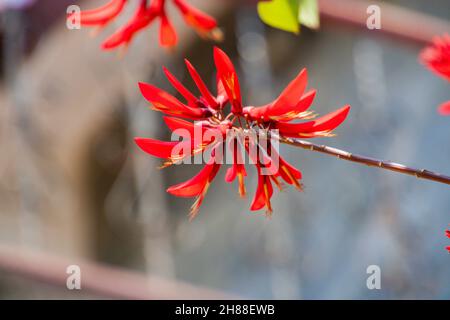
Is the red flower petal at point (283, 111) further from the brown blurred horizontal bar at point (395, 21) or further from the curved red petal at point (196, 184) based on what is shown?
the brown blurred horizontal bar at point (395, 21)

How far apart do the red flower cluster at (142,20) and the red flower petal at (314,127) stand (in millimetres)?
95

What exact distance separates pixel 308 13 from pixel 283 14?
0.6 inches

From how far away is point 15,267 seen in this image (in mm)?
1350

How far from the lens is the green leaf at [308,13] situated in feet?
1.43

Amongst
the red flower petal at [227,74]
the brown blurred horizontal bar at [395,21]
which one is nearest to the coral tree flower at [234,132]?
the red flower petal at [227,74]

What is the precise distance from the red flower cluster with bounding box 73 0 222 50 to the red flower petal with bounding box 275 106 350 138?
95 mm

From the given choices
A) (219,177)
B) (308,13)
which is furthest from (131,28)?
(219,177)

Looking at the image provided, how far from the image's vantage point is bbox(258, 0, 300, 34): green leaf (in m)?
0.43

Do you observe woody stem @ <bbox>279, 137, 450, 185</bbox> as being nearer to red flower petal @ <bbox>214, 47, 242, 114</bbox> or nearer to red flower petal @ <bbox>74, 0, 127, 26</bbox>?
red flower petal @ <bbox>214, 47, 242, 114</bbox>

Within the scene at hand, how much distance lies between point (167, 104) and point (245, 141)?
47mm

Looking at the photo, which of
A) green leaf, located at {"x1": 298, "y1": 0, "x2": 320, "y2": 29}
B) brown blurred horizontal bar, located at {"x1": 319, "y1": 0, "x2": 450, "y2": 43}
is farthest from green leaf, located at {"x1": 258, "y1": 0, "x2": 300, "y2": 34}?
brown blurred horizontal bar, located at {"x1": 319, "y1": 0, "x2": 450, "y2": 43}

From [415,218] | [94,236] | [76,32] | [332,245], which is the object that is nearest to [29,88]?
[76,32]

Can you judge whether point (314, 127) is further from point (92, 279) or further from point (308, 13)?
point (92, 279)

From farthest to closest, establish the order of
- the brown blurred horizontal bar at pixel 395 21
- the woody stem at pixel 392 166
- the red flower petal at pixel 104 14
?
the brown blurred horizontal bar at pixel 395 21
the red flower petal at pixel 104 14
the woody stem at pixel 392 166
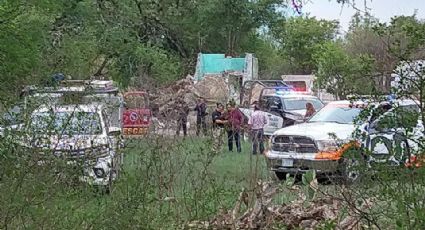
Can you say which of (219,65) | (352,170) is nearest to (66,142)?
(352,170)

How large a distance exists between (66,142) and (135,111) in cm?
791

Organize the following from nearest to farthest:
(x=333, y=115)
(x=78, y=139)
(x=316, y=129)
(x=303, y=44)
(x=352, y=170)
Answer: (x=352, y=170)
(x=78, y=139)
(x=316, y=129)
(x=333, y=115)
(x=303, y=44)

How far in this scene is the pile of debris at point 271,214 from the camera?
802 cm

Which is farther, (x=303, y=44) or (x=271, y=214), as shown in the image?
(x=303, y=44)

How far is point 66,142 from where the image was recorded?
319 inches

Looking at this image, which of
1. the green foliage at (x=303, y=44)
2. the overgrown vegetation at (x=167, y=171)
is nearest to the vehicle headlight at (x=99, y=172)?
the overgrown vegetation at (x=167, y=171)

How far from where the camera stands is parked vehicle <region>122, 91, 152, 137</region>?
12.0 meters

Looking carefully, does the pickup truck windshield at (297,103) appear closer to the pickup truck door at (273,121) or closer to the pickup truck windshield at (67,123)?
the pickup truck door at (273,121)

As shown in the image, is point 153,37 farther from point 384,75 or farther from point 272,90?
point 384,75

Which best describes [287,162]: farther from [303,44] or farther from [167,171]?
[303,44]

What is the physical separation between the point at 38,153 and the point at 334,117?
989cm

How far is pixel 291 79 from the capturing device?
5131 cm

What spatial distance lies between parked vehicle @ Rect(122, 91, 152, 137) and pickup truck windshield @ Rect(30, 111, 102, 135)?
1516 mm

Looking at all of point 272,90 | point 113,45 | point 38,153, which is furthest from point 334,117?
point 272,90
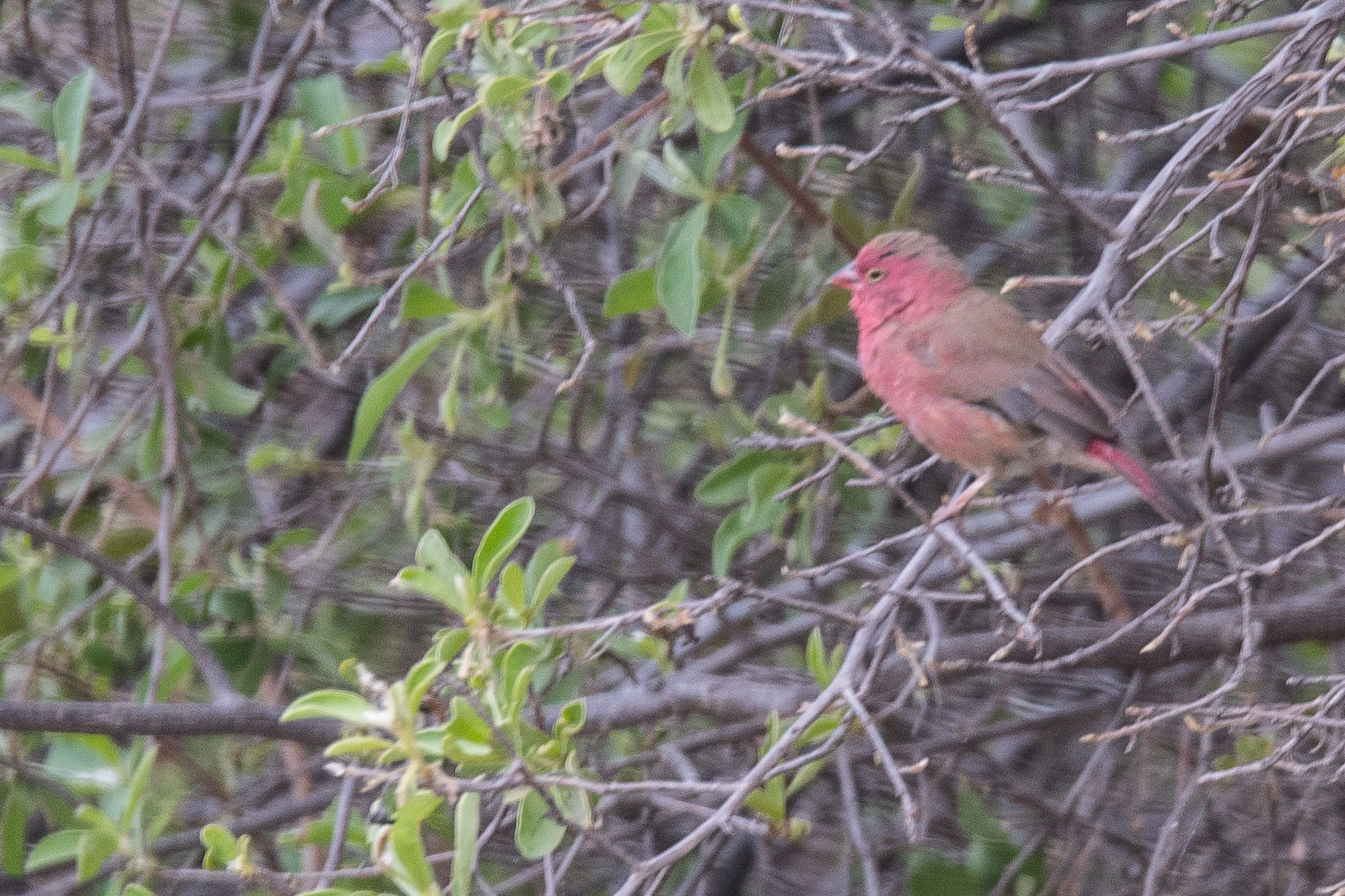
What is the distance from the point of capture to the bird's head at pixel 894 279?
3717mm

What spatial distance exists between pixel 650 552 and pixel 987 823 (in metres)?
1.27

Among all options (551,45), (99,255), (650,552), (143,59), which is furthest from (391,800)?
(143,59)

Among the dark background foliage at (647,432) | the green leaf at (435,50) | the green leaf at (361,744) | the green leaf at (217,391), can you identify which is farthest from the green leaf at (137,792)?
the green leaf at (435,50)

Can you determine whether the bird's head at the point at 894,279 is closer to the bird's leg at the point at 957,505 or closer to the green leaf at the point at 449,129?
the bird's leg at the point at 957,505

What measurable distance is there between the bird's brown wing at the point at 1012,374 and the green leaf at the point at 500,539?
1.21 meters

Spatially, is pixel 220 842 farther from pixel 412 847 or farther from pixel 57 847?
pixel 57 847

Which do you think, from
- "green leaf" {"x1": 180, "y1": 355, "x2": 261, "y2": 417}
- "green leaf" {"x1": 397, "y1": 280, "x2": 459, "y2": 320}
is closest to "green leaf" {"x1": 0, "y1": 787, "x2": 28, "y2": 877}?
"green leaf" {"x1": 180, "y1": 355, "x2": 261, "y2": 417}

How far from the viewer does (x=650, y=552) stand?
4.61m

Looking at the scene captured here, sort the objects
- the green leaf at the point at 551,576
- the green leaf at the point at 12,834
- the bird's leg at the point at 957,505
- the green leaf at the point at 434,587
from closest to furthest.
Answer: the green leaf at the point at 434,587, the green leaf at the point at 551,576, the bird's leg at the point at 957,505, the green leaf at the point at 12,834

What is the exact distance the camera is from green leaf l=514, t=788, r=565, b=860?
260 cm

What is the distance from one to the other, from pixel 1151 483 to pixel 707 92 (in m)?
1.27

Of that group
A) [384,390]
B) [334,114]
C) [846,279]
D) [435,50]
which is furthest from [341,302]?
[846,279]

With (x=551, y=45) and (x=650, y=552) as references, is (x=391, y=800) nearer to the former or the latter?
(x=551, y=45)

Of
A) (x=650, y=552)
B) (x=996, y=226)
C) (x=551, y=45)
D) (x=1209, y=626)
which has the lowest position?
(x=650, y=552)
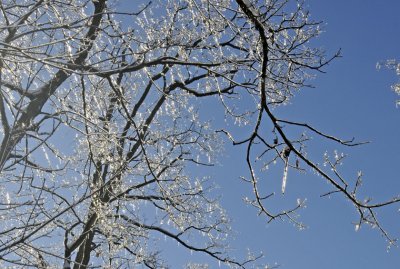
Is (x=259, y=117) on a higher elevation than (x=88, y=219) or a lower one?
lower

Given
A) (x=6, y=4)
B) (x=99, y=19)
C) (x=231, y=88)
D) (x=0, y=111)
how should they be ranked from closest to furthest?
(x=6, y=4) < (x=0, y=111) < (x=99, y=19) < (x=231, y=88)

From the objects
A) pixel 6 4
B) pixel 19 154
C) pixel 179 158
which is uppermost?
pixel 179 158

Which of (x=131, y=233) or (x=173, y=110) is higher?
(x=173, y=110)

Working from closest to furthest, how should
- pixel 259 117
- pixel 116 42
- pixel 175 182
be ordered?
pixel 259 117, pixel 116 42, pixel 175 182

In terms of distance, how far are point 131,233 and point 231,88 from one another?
3.41 m

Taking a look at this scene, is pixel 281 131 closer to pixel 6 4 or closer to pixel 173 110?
pixel 6 4

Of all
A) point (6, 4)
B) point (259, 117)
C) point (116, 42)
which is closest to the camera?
point (259, 117)

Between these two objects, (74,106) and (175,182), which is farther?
(175,182)

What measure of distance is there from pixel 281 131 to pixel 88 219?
20.2 feet

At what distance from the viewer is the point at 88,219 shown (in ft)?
27.3

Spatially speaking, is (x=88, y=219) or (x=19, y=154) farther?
(x=88, y=219)

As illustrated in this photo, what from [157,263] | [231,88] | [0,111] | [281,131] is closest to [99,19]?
[0,111]

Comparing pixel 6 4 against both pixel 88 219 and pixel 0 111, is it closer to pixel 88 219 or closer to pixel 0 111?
pixel 0 111

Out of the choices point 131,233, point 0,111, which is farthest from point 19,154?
point 131,233
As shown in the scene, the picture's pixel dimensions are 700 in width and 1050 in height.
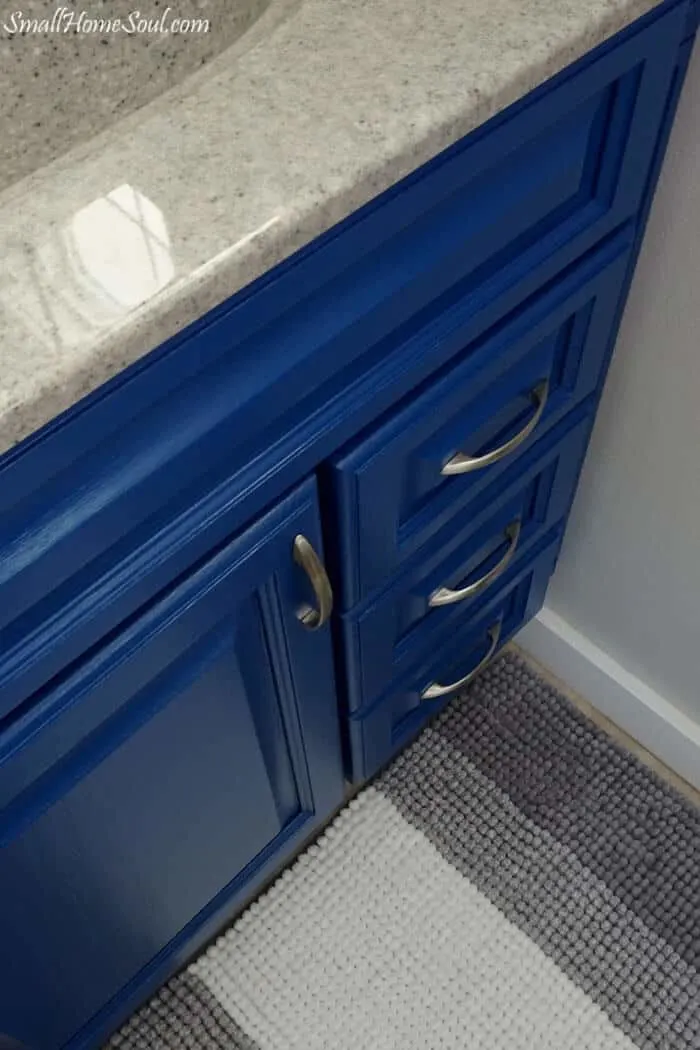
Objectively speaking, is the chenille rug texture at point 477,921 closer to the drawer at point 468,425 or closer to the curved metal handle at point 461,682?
the curved metal handle at point 461,682

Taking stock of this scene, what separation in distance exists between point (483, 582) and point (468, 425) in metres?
0.22

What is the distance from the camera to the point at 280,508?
550 millimetres

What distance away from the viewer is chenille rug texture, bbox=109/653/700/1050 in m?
0.97

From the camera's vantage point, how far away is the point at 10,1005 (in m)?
0.70

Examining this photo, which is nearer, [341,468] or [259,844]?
[341,468]

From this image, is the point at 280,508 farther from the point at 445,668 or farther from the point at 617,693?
the point at 617,693

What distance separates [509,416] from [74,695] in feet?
1.19

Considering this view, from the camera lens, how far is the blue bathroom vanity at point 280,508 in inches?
18.0

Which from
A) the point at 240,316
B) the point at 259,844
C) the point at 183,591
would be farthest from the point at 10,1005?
the point at 240,316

□ □ □ □

▶ Exercise instructions
Reproduce the lines between the one holding "Looking at all" and the one holding "Answer: the green", both included. Omit any pictures.

▶ Solution for this exercise
Looking at all of point 272,90 | point 113,45 | point 38,153, which is furthest from point 334,117?
point 272,90
What is the distance from the point of capture to the bird's head at pixel 894 279?
3717mm

What spatial distance exists between pixel 650 552 and pixel 987 823 (in metres)?
1.27

Among all options (551,45), (99,255), (650,552), (143,59), which is furthest from (391,800)?
(143,59)

Among the dark background foliage at (647,432) | the green leaf at (435,50) | the green leaf at (361,744) | the green leaf at (217,391), can you identify which is farthest from the green leaf at (137,792)?
the green leaf at (435,50)

Can you determine whether the bird's head at the point at 894,279 is closer to the bird's leg at the point at 957,505 or closer to the green leaf at the point at 449,129?
the bird's leg at the point at 957,505

What measurable distance is there between the bird's brown wing at the point at 1012,374 and the green leaf at the point at 500,539?
1.21 meters

Spatially, is pixel 220 842 farther from pixel 412 847 or farther from pixel 57 847?
pixel 57 847

Which do you think, from
- "green leaf" {"x1": 180, "y1": 355, "x2": 261, "y2": 417}
- "green leaf" {"x1": 397, "y1": 280, "x2": 459, "y2": 320}
is closest to "green leaf" {"x1": 0, "y1": 787, "x2": 28, "y2": 877}?
"green leaf" {"x1": 180, "y1": 355, "x2": 261, "y2": 417}

How far from the viewer does (x=650, y=552) stand?
4.61m

Looking at the scene captured here, sort the objects
- the green leaf at the point at 551,576
- the green leaf at the point at 12,834
- the bird's leg at the point at 957,505
- the green leaf at the point at 434,587
from closest to furthest.
Answer: the green leaf at the point at 434,587, the green leaf at the point at 551,576, the bird's leg at the point at 957,505, the green leaf at the point at 12,834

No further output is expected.